Se questa affermazione fosse vera, bisognerebbe smembrare gli Usa, la Cina, la Russia, l’India, il Brasile. E non ci si fermerebbe ai grandi stati. Anche Francia, Spagna e Germania hanno al loro interno enormi disparità. E che dire dell’Italia, che qualcuno vorrebbe riportare a prima del Risorgimento?
In effetti, il mondo è attraversato da forti squilibri e abbiamo bisogno di costituire aree più vaste per assorbire questi squilibri. E anche per crescere e svilupparci. Se invece si volesse tornare ai piccoli paesi che debbono stare tutti in equilibrio contemporaneamente, come sembrano suggerire quanti vorrebbero far fallire l’euro, avremmo come risultato un forte ridimensionamento dei livelli di vita in tutti i paesi.
E infatti, da una frantumazione dell’euro risulterebbero svalutazioni competitive, processi inflazionistici e politiche restrittive, al fine di raggiungere tutti un equilibrio nei conti con l’estero. Qualcuno ci guadagnerebbe, forse. Ma le popolazioni tutte ci perderebbero.
E questo è tanto più vero oggi che la crisi poggia sugli squilibri e sui debiti che si sono formati negli ultimi anni. Hanno iniziato gli Usa, mandando all’aria il loro bilancio pubblico e poi la bilancia dei pagamenti con una politica espansiva volta a evitare i rischi di una recessione che per loro era necessaria.

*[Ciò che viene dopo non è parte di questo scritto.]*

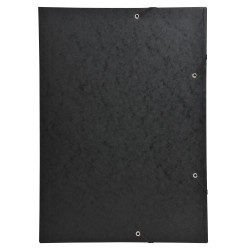 Chemise à élastique 3 rabats carte lustrée 600gm2 - A3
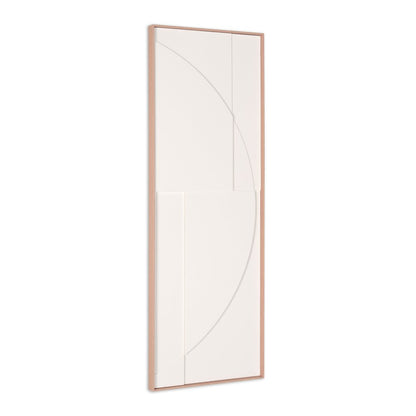 White Geo Brown Shadowbox Wall Art HomeRoots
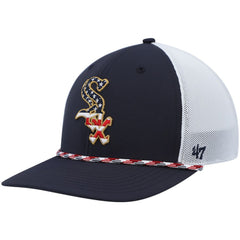 Chicago White Sox '47 Flag Fill Trucker Snapback Hat - Navy/White - 47 brand Discount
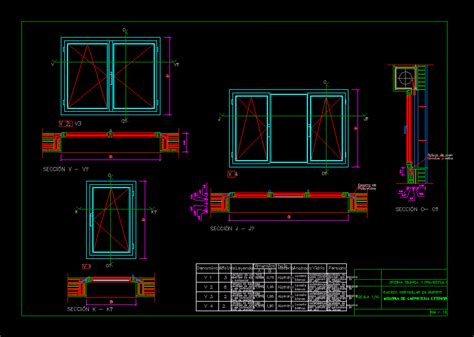 Puertas Y Ventanas De Madera En AutoCAD Librería CAD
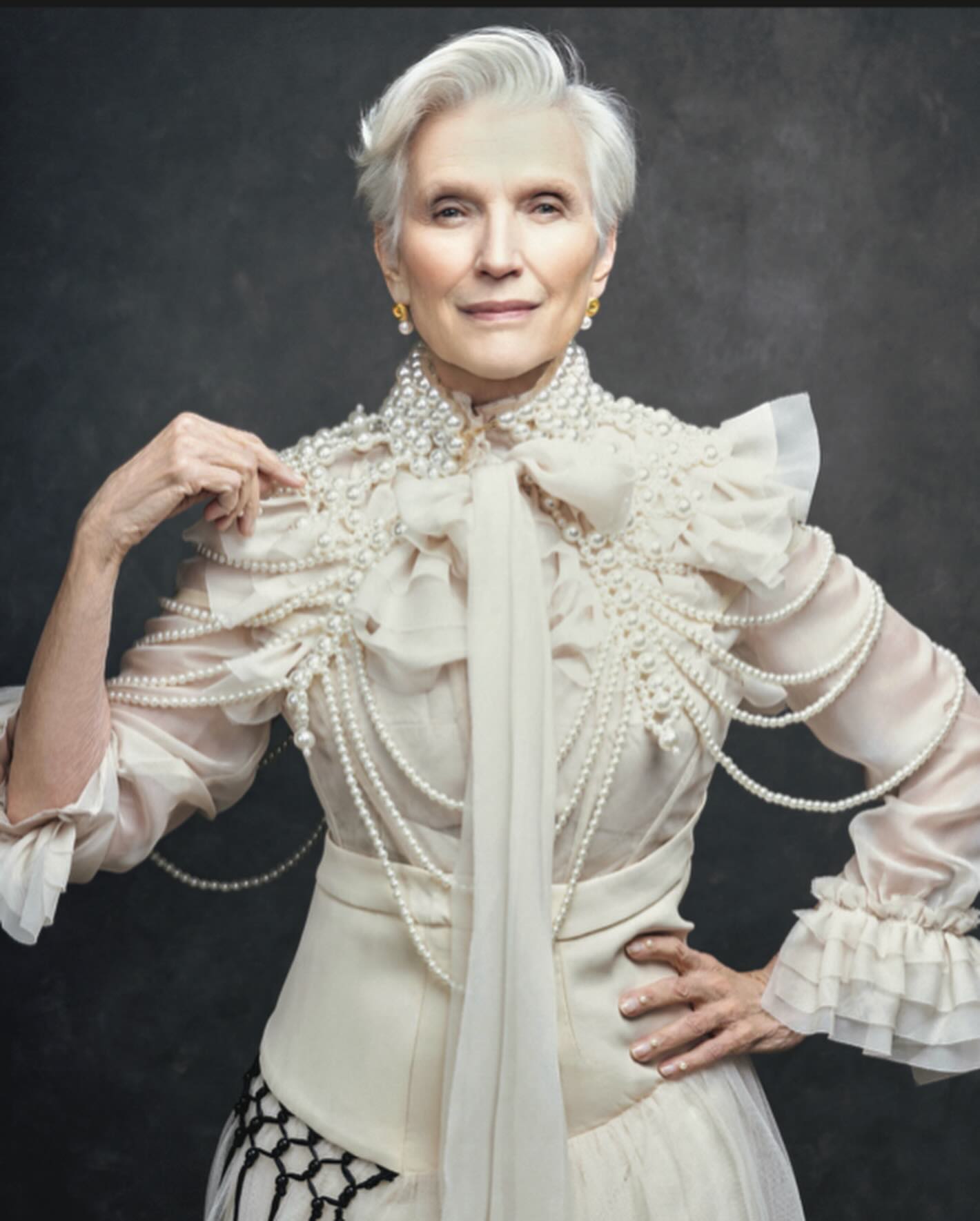 Maye Musk - Love this look from the @gr8tmagazine...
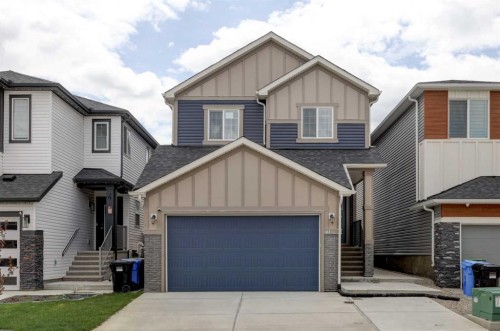 154 Amblehurst Way Nw, Calgary, AB - Outdoor With Facade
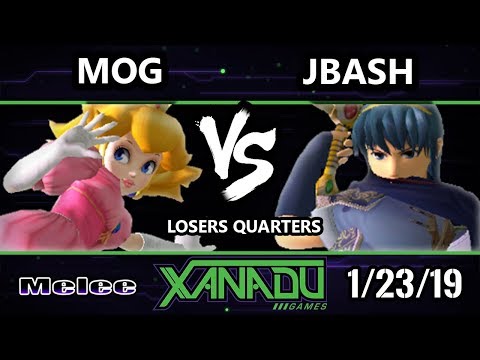 S@X 286 SSBM - MoG (Peach)  Vs. JBash (Marth) - Smash Melee Losers Quarters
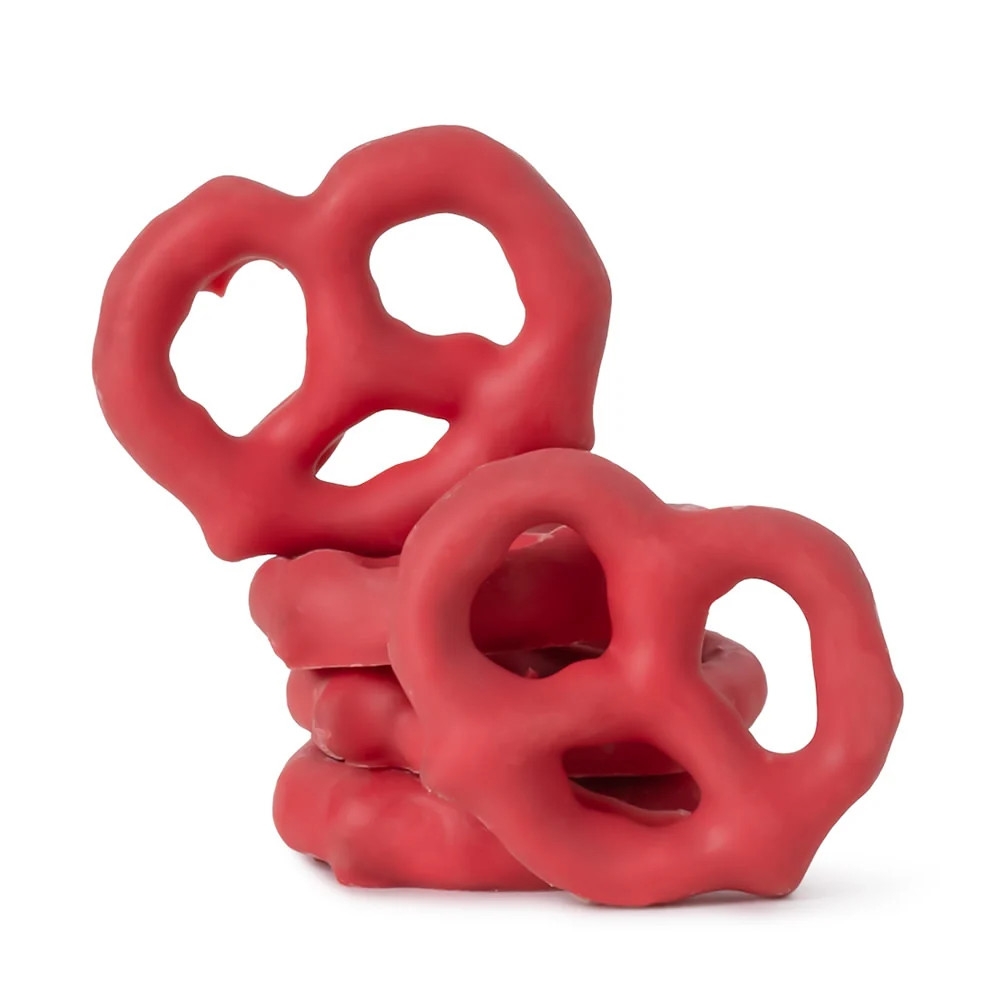 Mini Pretzels Strawberry - 15lb Bulk
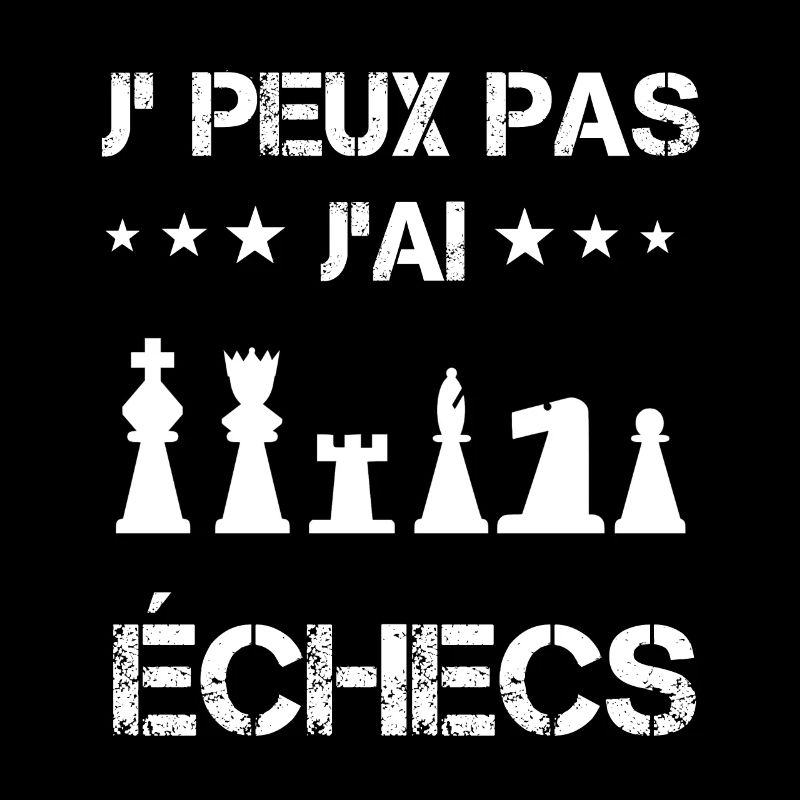 je peux pas j'ai échecs cadeau cavalier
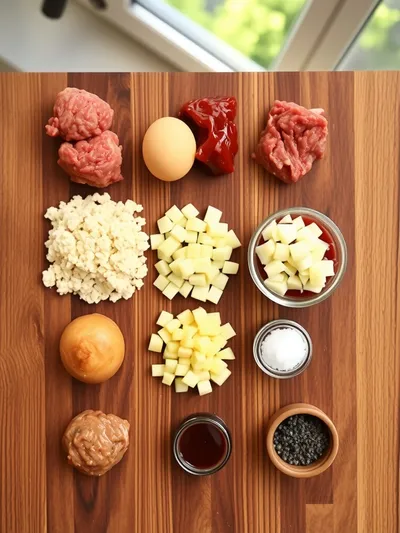 Crockpot Meatballs in Grape Jelly & BBQ Sauce - ingredients preparation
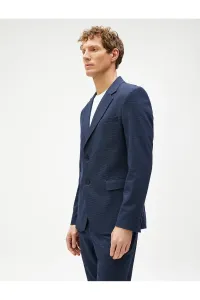 Koton Blazer Jacket Buttoned Pockets Slim Fit with Stitching Detail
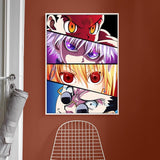 Anime Eyes Hunter x Hunter Poster: Art Print for Fans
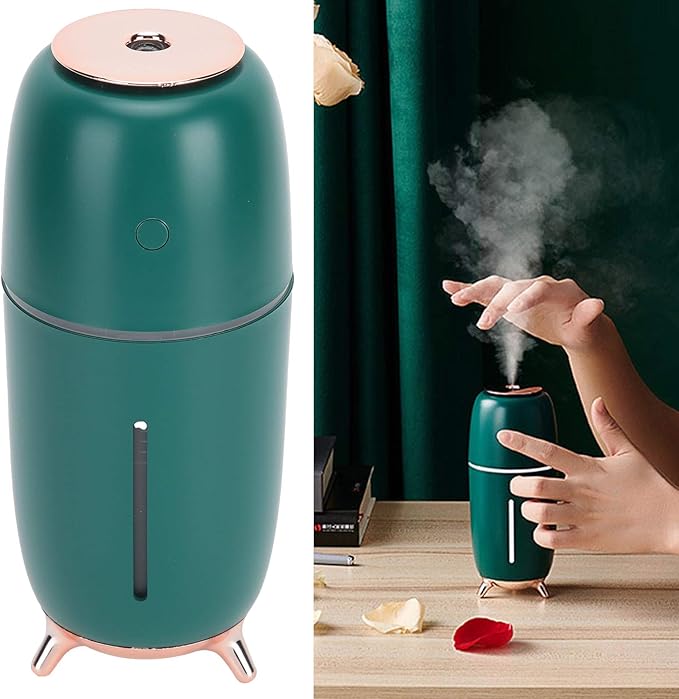 Night Light Humidifier, Mini Air Humidifier USB Night Light Moisture Replenishment for Home Car Office Desktop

Al crescente indebitamento americano ha fatto riscontro, e non poteva essere altrimenti, un avanzo in altri paesi. In Cina, in primo luogo, ma anche in Giappone, India, Germania. Gli squilibri nei conti con l’estero, in un clima di basso costo del denaro, hanno generato una liquidità eccessiva che si è riversata sui mercati in cerca di remunerazioni che non potevano venire dai bassi saggi d’interesse. Ne sono derivate bolle speculative, nuovi squilibri e offerte di prodotti finanziari sempre più complicati per riciclare i debiti e realizzare utili nel breve. Certo, le grandi banche d’affari hanno le loro responsabilità. Come le hanno le agenzie di rating e le autorità di controllo dei mercati. Ma è la politica, quella americana in particolare, la vera responsabile di ciò che è successo, perché ha favorito e tollerato a lungo lo squilibrio fondamentale che si è trasformato in uno tsunami finanziario.
Finora, per arginare la situazione di debito che si era andata formando, abbiamo dovuto generare un nuovo debito: da quello delle banche a quello degli stati. Una specie di cura omeopatica che tuttavia rischia di provocare nuove tensioni. Ieri si è trattato di salvare le banche per non far fallire gli stati. Oggi dobbiamo salvare gli stati per non far fallire tutti. Occorre, invece, avviare una politica di riduzione degli squilibri nel mondo. Gli Usa devono rassegnarsi (e noi con loro) a ridurre il livello delle loro importazioni, anche se questo rallenterà la sperata ripresa. Una svalutazione del dollaro può aiutare, mentre oggi assistiamo paradossalmente a un suo rafforzamento. La Cina deve varare riforme interne per liberalizzare i mercati e per aumentare il livello di protezione sociale. Misure di questo tipo possono consentire una maggiore crescita della domanda interna cinese.
L’Europa, quella dell’euro in particolare, deve procedere verso la costituzione di una vera unione politica. In questa maniera potrà avere una politica fiscale consona con la politica monetaria e potrà superare tensioni di carattere regionale. Anche per tale via finirà per avere una maggiore domanda interna che rafforzerà la sua crescita. Per questo avremmo bisogno, oggi più che mai, di quei personaggi che hanno concorso a fare la storia dell’Europa, assumendone rischi e responsabilità per andare avanti.